First-ever Gathering of Lab CFOs, Controllers to take place on April 28-29, 2009

News that the number of hospital jobs in the United States fell for the first time since June 2004 reveals several useful insights for clinical laboratory managers and pathologists. The U.S. Bureau of Labor Statistics reported that, for March 2008, the number of hospital jobs declined by 700, against a total hospital workforce of 4.71 million.

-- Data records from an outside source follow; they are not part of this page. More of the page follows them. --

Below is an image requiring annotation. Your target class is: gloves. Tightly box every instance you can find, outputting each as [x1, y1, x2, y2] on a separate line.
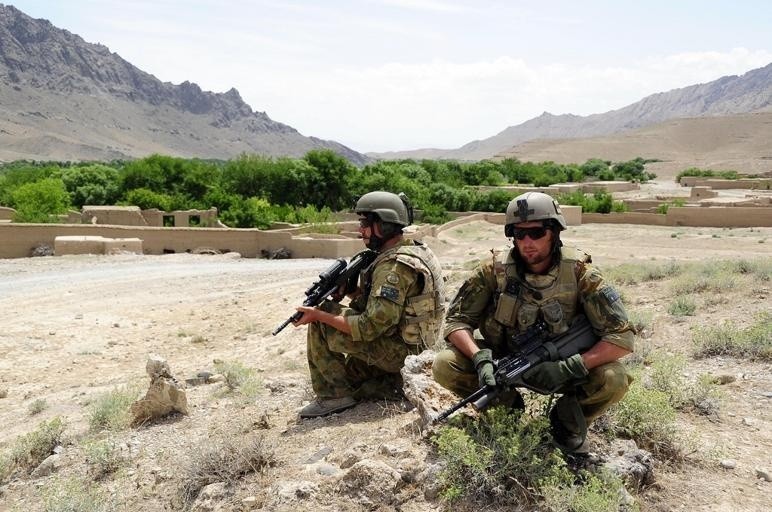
[522, 353, 590, 391]
[473, 349, 510, 404]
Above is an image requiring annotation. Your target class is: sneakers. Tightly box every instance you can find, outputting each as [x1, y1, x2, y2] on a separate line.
[301, 391, 356, 416]
[549, 404, 590, 453]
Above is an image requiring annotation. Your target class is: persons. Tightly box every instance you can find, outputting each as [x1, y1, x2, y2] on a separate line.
[292, 190, 445, 417]
[430, 191, 639, 457]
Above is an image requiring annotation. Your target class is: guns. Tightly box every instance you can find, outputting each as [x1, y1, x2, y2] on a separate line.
[432, 320, 601, 429]
[272, 250, 380, 336]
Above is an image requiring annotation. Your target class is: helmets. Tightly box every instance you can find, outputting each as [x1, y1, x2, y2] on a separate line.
[354, 190, 409, 227]
[505, 192, 568, 237]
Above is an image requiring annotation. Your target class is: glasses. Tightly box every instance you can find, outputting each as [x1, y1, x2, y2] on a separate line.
[512, 225, 549, 241]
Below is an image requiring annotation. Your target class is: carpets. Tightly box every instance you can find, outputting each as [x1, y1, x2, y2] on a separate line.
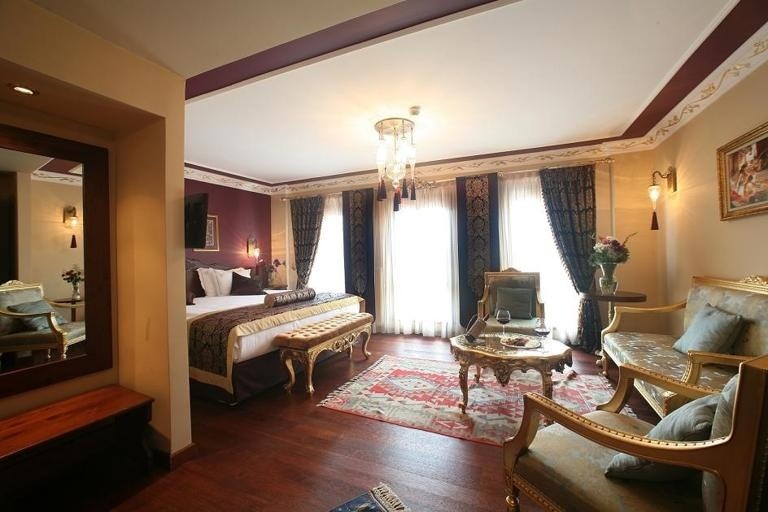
[318, 354, 639, 458]
[328, 483, 417, 511]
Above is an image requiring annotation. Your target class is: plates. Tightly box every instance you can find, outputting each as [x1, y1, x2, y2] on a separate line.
[499, 337, 540, 349]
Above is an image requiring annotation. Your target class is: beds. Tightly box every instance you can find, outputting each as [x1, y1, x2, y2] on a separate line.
[185, 259, 367, 408]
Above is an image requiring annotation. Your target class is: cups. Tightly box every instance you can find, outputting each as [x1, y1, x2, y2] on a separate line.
[496, 310, 510, 335]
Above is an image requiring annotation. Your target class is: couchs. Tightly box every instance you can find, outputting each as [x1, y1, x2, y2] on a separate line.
[596, 275, 768, 419]
[0, 280, 83, 358]
[478, 268, 545, 337]
[503, 354, 767, 512]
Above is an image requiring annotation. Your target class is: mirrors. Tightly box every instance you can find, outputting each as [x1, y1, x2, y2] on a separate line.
[1, 147, 88, 379]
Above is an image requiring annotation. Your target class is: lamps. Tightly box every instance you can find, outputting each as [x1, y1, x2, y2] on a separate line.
[495, 170, 504, 178]
[647, 166, 676, 231]
[254, 248, 266, 290]
[373, 118, 418, 212]
[62, 205, 81, 249]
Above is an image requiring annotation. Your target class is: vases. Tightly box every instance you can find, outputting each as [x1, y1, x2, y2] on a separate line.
[599, 262, 620, 296]
[70, 282, 83, 301]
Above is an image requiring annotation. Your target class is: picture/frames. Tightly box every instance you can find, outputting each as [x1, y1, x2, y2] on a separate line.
[193, 215, 220, 252]
[715, 121, 768, 223]
[247, 238, 258, 257]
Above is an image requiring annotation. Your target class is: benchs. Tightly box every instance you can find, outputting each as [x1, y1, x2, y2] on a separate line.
[273, 311, 373, 396]
[2, 384, 156, 500]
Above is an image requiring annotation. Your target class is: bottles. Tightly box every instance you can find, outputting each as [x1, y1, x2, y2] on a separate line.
[465, 313, 490, 343]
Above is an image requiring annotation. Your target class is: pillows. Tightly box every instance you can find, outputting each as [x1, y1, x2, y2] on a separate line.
[210, 267, 250, 297]
[265, 288, 315, 308]
[604, 393, 720, 480]
[494, 288, 533, 319]
[671, 302, 742, 354]
[8, 299, 67, 329]
[197, 266, 244, 297]
[231, 271, 267, 295]
[701, 372, 738, 511]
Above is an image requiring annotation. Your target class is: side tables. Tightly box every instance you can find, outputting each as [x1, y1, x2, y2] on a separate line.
[591, 289, 646, 330]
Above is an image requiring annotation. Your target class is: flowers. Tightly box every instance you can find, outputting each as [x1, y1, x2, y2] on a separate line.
[585, 231, 638, 278]
[60, 266, 86, 285]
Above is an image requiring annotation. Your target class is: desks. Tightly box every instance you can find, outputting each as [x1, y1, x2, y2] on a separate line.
[50, 296, 85, 322]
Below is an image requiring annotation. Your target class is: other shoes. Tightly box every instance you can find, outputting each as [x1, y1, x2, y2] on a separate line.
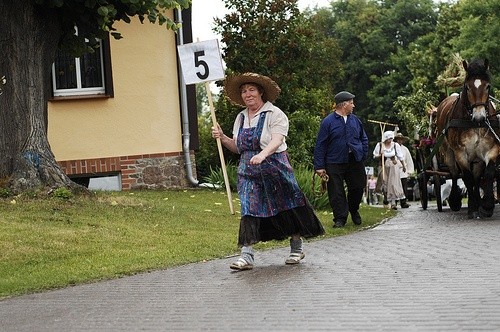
[350, 210, 362, 225]
[230, 253, 254, 269]
[285, 249, 305, 263]
[333, 220, 344, 228]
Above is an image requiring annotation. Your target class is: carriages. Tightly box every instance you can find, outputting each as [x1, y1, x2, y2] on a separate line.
[413, 57, 500, 219]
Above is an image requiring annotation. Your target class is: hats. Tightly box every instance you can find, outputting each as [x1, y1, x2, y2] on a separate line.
[382, 130, 394, 143]
[335, 91, 355, 101]
[224, 73, 282, 106]
[393, 133, 410, 143]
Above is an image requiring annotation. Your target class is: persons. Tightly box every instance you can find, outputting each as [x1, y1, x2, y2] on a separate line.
[314, 91, 369, 228]
[365, 130, 415, 210]
[211, 72, 326, 270]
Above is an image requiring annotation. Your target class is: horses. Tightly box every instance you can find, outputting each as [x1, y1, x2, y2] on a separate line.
[435, 58, 500, 219]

This small decline-less than one-tenth of one percent-demonstrates that demand for hospital services continues to be relatively resistant to economic declines. However, other Labor Bureau statistics highlight a darker picture for the long-term fortunes of hospitals. The entire healthcare sector picked up a net increase of 16,500 jobs, with most of this coming from the ambulatory services sector. For example, physicians’ offices added a net of 3,200 workers. By contrast, the overall U.S. economy shed 663,000 jobs in March, with the national unemployment rate ending the month at 8.5%.

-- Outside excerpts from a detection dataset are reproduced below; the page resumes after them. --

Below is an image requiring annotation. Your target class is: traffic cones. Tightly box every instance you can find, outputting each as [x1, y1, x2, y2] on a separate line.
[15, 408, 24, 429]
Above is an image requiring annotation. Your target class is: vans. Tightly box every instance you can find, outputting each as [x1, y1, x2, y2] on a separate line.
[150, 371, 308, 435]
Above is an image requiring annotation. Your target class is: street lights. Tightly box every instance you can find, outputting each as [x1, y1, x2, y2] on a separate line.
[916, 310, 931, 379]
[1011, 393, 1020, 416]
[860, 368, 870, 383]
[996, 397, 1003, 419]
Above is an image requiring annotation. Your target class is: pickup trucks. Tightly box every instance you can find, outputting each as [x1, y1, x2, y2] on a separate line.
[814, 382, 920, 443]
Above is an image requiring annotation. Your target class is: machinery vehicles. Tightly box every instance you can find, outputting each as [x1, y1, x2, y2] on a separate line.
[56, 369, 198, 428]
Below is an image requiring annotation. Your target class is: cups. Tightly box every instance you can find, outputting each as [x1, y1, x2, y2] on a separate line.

As reflected in these numbers for March, hospital employment declined by a tick while overall employment in healthcare increased in spite of the economic recession. This illustrates two fundamental trends in healthcare. First, demand for health services during this recession remains robust enough that hospitals continue to need almost all their workers. Second, growth in outpatient demand for services continues to outstrip growth in demand for inpatient services.

To understand the implications of these trends on clinical laboratories and pathology laboratories, the first-ever national gathering of laboratory CFOs (chief financial officers), controllers, and financial experts is taking place in New Orleans on April 28-29, 2009 at the Executive War College on Laboratory and Pathology Management. This unique session will be led by Kurt Rogers, CFO of Pathology Associates Medical Laboratories (PAML) of Spokane, Washington. Access the full agenda with this agenda link.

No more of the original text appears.